Saskatchewan adopts SafetyNET-Rx for quality assurance

APRIL 2014 – Nova Scotia’s SafetyNET-Rx program, funded in part by Canadian Foundation for Pharmacy (CFP), is making its mark in the increasingly critical area of continuous quality improvement (CQI) in community pharmacy. “Nova Scotia is certainly a North American leader in CQI processes in community pharmacies and based on its success a number of other provinces are starting to ramp up,” says Todd Boyle, an Associate Professor at St. Francis Xavier University in Nova Scotia who was part of the interdisciplinary team that worked with the Nova Scotia College of Pharmacists (NSCP) and the Institute for Safe Medication Practices (ISMP) Canada to develop SafetyNET-Rx. Boyle also holds the position of Canada Research Chair in Quality Assurance in Community Pharmacy at the Gerald Schwartz School of Business.

SafetyNET-Rx was established through an extensive pilot project with grassroots pharmacists, after which it received $48,000 from CFP’s Innovation Fund in 2010 to develop manuals and standardized tools. “CFP’s support allowed us to prepare training and support material critical for community pharmacies and other jurisdictions adopting SafetyNET-Rx,” says Boyle.

The Saskatchewan College of Pharmacists is the first to do so. It launched its COMPASS (Community Pharmacists Advancing Safety in Saskatchewan) pilot project in the fall of 2013, using SafetyNET-Rx as its own “compass” to guide implementation. “SafetyNET-Rx has done all the groundwork,” says Jeannette Sandiford, field officer at the College. “Nova Scotia has also had proven success using SafetyNET’s tools, so it became fairly evident that we wanted to go in that direction.”

→ Data
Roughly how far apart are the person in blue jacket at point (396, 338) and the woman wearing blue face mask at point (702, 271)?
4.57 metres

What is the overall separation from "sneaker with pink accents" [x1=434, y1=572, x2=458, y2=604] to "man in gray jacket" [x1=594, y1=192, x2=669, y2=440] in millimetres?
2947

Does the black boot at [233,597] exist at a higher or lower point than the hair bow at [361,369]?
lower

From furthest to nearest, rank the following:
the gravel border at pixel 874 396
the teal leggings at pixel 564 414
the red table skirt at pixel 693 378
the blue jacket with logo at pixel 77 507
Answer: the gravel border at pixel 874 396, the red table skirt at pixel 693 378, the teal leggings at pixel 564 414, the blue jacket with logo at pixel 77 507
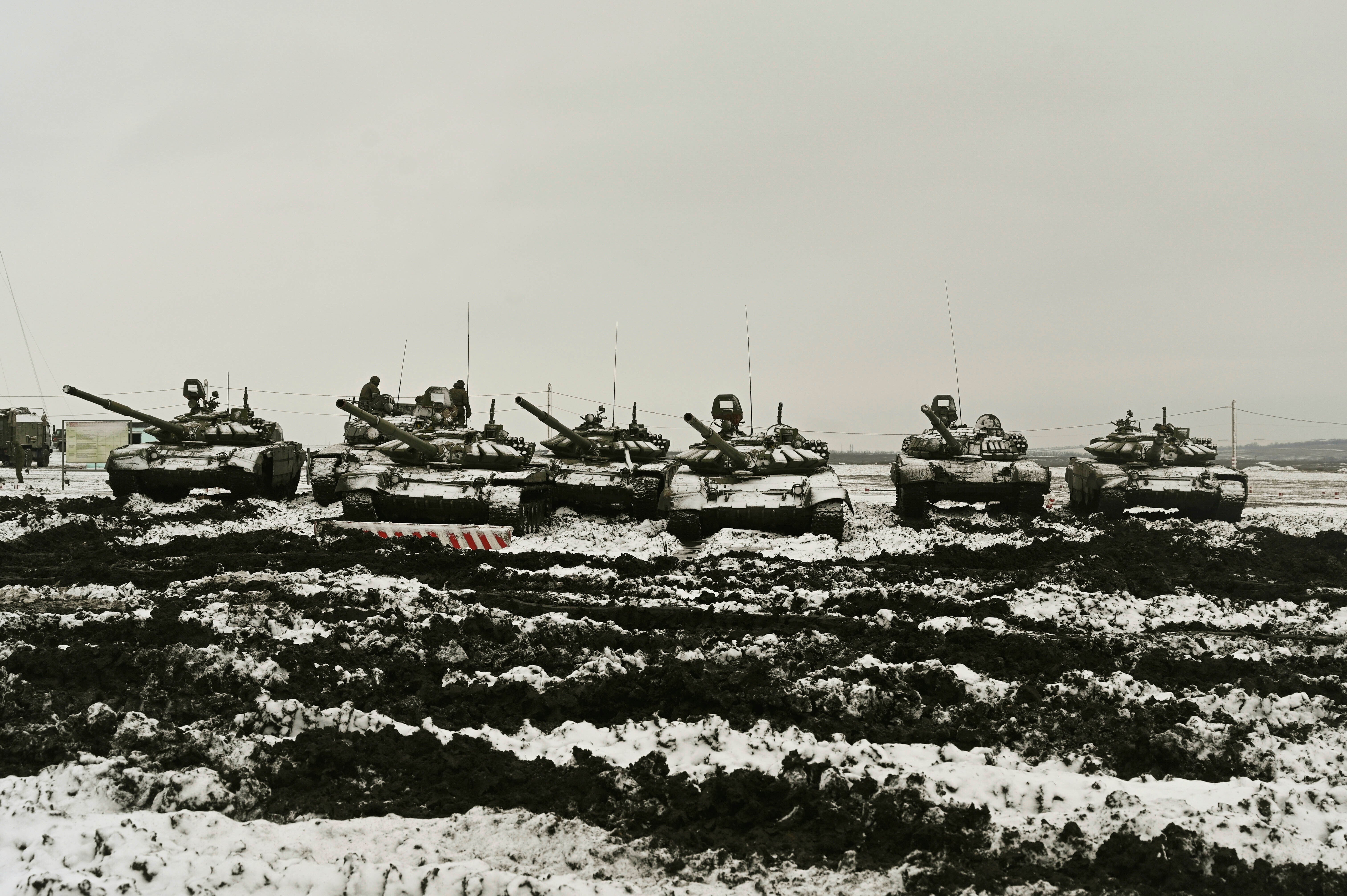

→ Action item A
In the article on SafetyNET-Rx, how much money did the program receive from CFP's Innovation Fund, and in what year?
→ Action item B
Write a continuation of the article on Saskatchewan adopting SafetyNET-Rx, starting after its last sentence.
The listing has no connection to the article on SafetyNET-Rx.

→ Task response A
$48,000, in 2010.

→ Task response B
In 2011 Nova Scotia became the first province to regulate CQI in community pharmacy by establishing standards of practice that included a requirement that community pharmacies annually self-assess the safety of the pharmacy’s practices and hold quarterly staff meetings for CQI; it also requires pharmacists to report quality-related events, such as medication errors, to an independent body. As a member of the SafetyNET-Rx research team, the College worked with ISMP to develop an anonymous reporting tool (CphIR) that feeds into ISMP’s national database.

“Before pharmacists implement the process they tend to say it’s too overwhelming and that they don’t have the time,” says Beverley Zwicker, Deputy Registrar at NSCP. “But once they’re engaged and have a system in place they often become its champion. This is a valuable upstream activity that will save time by reducing the number of prescriptions that need to be redone before they are dispensed, and more importantly it improves the quality and safety of the pharmacy’s practice.”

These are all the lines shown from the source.